Your objective
In the email thread below about re-using a TikaStream, what does TikaInputStream wrap an incoming InputStream in when that stream doesn't already support mark?

From: Peter Kronenberg <pe...@torch.ai>>
Sent: Friday, February 26, 2021 10:03 PM
To: tallison@apache.org<ma...@apache.org>
Cc: user@tika.apache.org<ma...@tika.apache.org>; lfcnassif@gmail.com<ma...@gmail.com>
Subject: RE: Re-using a TikaStream

This email was sent from outside your organisation, yet is displaying the name of someone from your organisation. This often happens in phishing attempts. Please only interact with this email if you know its source and that the content is safe.

But as I said, this doesn’t seem to work with all parsers.    So let’s say I pass in an MP4 file which uses the MP4Parser and then I want to re-use the stream afterward.  How can I guarantee consistent beahvor, no matter which paser gets used?

From: Tim Allison <ta...@apache.org>>
Sent: Friday, February 26, 2021 3:17 PM
To: Peter Kronenberg <pe...@torch.ai>>
Cc: user@tika.apache.org<ma...@tika.apache.org>; lfcnassif@gmail.com<ma...@gmail.com>
Subject: Re: Re-using a TikaStream

The stream.available() call comes from ProxyInputStream.  We don't modify that in TikaInputStream...maybe we should.

TikaInputStream wraps an incoming InputStream in a BufferedInputStream if it doesn't supportMark already.

So, as long as you're happy with the performance and potential limitations of BufferedInputStream, go with TikaInputStream.

Note that some parsers have to spool to disk.  TikaInputStream takes care of this for you.

On Fri, Feb 26, 2021 at 1:01 PM Peter Kronenberg <pe...@torch.ai>> wrote:
I think I figured this out.  It seems to depend on what parser is used.  Not sure if this just has to do with inconsistent implementations, or there is some reason behind it.

For most audio files, using the AudioParser, the buffer is still at the beginning.  Even though there is no text extraction, I would think that Tika still needs to read through the stream.
The MP3Parser consumes the stream, but the MP4Parser does not

The OCR parser also leaves the pointer at the beginning.  It definitely consumes the stream, so it must be resetting it.

So what is going on.  And now I get back to my original question, which is, what is the best way to consistently be able to re-use the stream?

Dataset section

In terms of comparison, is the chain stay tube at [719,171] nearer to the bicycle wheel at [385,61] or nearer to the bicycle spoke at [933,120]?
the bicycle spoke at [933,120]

Response for this exercise
A BufferedInputStream.